A familial history is one of the most important risk factors of breast cancer. To date, several susceptibility genes, including BRCA1, BRCA2, ATM, CHEK2, BRIP2, PALB2 and RAD51, were identified; however, these genes would account for only 25% of familial breast cancer risk.1, 2

ZNF350/ZBRK1 (zinc finger and BRCA1-interacting protein with a KRAB domain 1) serves as a transcription repressor by interacting with BRCA1, and regulates the transcription of DNA damage response genes, such as GADD45a, p21, Bax and GADD153.3 ZNF350 is an interesting candidate gene in association with breast cancer susceptibility because the mutations in BRCA1-interacting proteins or the genes that are involved in the BRCA1 pathway were found in familial breast cancer patients.

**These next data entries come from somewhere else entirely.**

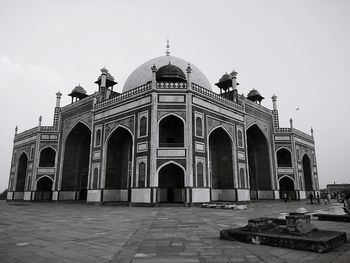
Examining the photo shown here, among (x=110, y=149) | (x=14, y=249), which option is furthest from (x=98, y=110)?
(x=14, y=249)

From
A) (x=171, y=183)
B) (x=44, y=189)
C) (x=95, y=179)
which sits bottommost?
(x=44, y=189)

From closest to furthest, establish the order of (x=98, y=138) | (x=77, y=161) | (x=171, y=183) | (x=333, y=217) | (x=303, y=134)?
(x=333, y=217)
(x=171, y=183)
(x=98, y=138)
(x=77, y=161)
(x=303, y=134)

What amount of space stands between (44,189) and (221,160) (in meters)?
22.7

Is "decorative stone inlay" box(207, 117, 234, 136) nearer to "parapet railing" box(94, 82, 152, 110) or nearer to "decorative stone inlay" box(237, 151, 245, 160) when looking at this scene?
"decorative stone inlay" box(237, 151, 245, 160)

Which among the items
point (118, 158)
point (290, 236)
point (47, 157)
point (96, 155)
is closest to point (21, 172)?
point (47, 157)

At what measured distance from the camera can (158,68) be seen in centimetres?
2908

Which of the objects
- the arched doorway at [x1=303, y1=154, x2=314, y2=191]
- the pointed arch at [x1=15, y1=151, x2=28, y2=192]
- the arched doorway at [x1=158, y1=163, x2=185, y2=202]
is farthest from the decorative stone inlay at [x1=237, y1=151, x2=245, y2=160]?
the pointed arch at [x1=15, y1=151, x2=28, y2=192]

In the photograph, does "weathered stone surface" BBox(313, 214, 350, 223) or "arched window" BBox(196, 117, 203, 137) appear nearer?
"weathered stone surface" BBox(313, 214, 350, 223)

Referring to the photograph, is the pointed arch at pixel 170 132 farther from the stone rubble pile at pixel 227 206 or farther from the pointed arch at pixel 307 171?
the pointed arch at pixel 307 171

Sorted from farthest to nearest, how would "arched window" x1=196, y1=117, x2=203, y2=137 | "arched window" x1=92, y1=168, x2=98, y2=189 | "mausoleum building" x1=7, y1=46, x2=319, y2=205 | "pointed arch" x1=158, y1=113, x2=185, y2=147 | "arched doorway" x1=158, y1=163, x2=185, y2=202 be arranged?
"arched window" x1=92, y1=168, x2=98, y2=189, "pointed arch" x1=158, y1=113, x2=185, y2=147, "arched doorway" x1=158, y1=163, x2=185, y2=202, "arched window" x1=196, y1=117, x2=203, y2=137, "mausoleum building" x1=7, y1=46, x2=319, y2=205

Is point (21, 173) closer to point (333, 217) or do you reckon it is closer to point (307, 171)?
point (333, 217)

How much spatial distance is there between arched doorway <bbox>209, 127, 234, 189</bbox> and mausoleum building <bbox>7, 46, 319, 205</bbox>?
3.7 inches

In this issue of the journal, Plourde et al.4 reported the association between promoter variants of ZNF350 and breast cancer susceptibility in 96 high-risk non-BRCA1/2 French Canadian breast cancer families. They investigated the single-nucleotide polymorphisms (SNPs) in the ZNF350 gene region in previous report5 and promoter regions in this study.4 However, neither SNPs nor haplotypes in this promoter region were significantly associated with breast cancer risk, although the haplotype analysis combining the SNPs in promoter and gene regions showed associations with P<0.05. In the functional analysis by reporter assay, two of three haplotypes (H11 and H12) showed significantly increased transcriptional activities compared with H8, the most common haplotype.

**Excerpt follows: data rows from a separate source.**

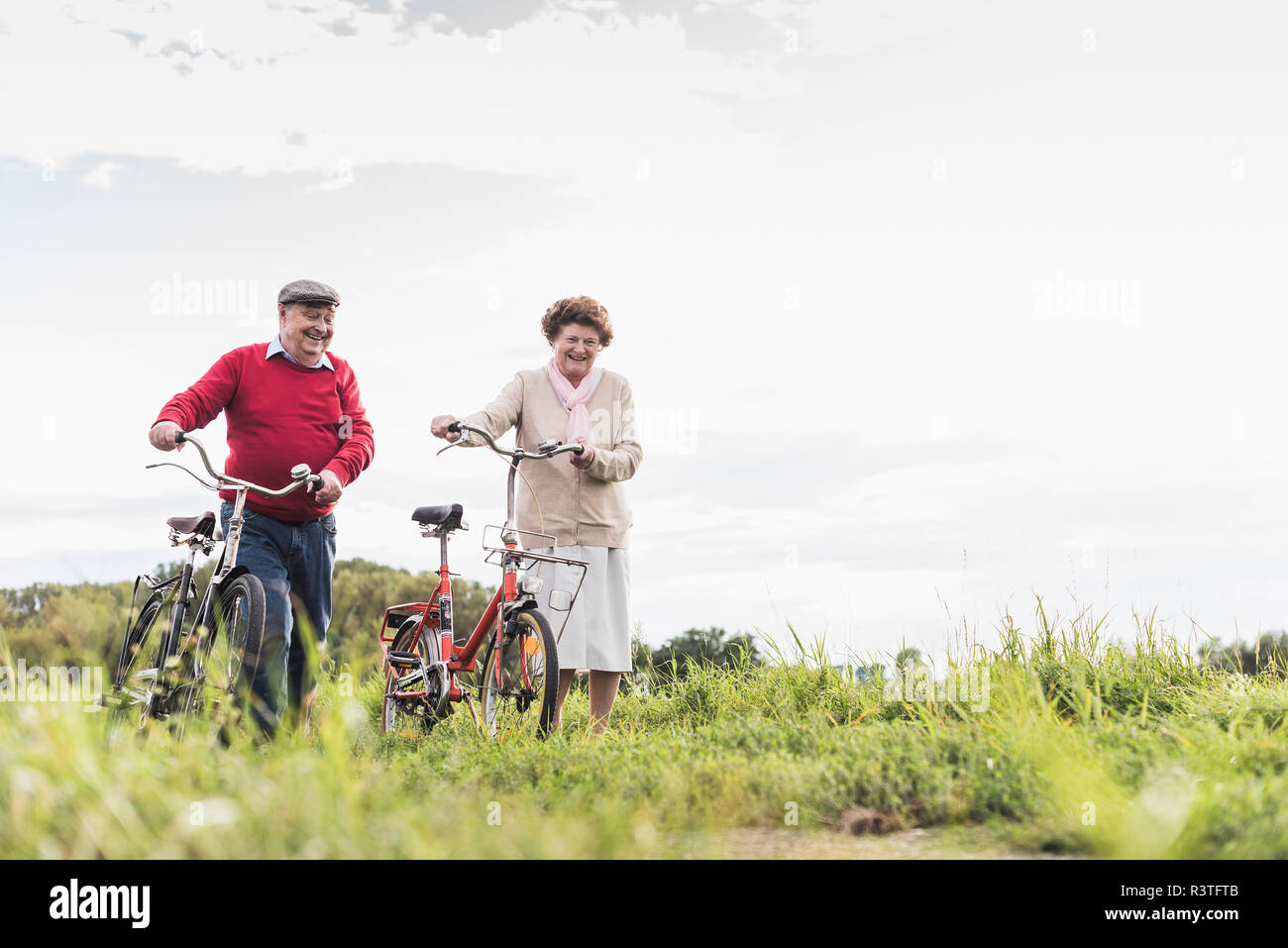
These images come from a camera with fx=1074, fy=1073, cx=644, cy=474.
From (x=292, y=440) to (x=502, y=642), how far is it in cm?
157

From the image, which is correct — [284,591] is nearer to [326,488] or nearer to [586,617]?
[326,488]

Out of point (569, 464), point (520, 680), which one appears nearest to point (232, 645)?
point (520, 680)

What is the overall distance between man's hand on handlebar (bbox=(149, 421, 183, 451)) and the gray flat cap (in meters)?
1.03

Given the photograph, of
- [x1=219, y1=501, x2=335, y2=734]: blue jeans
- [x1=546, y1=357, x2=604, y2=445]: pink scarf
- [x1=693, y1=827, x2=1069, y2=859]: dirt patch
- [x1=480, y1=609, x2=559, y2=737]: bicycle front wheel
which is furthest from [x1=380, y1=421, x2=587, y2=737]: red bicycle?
[x1=693, y1=827, x2=1069, y2=859]: dirt patch

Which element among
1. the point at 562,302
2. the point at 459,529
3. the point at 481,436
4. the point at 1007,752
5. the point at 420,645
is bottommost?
the point at 1007,752

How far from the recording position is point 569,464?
19.7 feet

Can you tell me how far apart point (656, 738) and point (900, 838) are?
1.80 m

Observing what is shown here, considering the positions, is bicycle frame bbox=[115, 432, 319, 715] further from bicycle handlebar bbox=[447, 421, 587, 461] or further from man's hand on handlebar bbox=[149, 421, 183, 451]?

There are, however, two major problems. First, they should consider multiple testing because they examined 23 SNPs and 33 haplotypes. When Bonferoni’s correction is applied, none of the SNPs had P-value<α=0.00217 (0.05/23) and no haplotype had P-value<α=0.00152 (0.05/33). Second, the risk haplotypes (which were not significant in the association study; H11, P=0.38, odds ratio≈2 and H12, P=1.0, odds ratio≈1) were associated with increased transcriptional activities, although ZNF350 serves as a tumor/metastatic suppressor and its expression was low in tumor tissue. They discussed about this critical discrepancy as the increase of ZNF350 expression could be involved in initiation rather than in development during tumorigenesis; however, there is no evidence supporting their speculation at present. Also, in a previous report investigating the association of ZNF350 SNPs with breast cancer susceptibility, no significant association was observed in three SNPs,6 including c.425 T>C (rs2278420), which showed marginal association (P=0.040) in this study. Although some SNPs in ZNF350 showed associations with P<0.05, consistent results have not been observed.7, 8, 9 These results suggest that ZNF350 SNPs, especially promoter SNPs, are not more likely to be the causative SNPs associated with familial breast cancer risks. To identify positive signal of low minor allele frequency and high odds ratio (moderate-penetrance susceptibility gene) in case–control association study, much more sample size is needed (more than 500 cases and 500 controls to obtain 80% statistical power to detect an effect with odds ratio of 2 or greater for allele (haplotype) with 2% frequency at α=0.05). Further analysis with larger sample size or replication study will be required to evaluate the impact of ZNF350 on breast cancer susceptibility.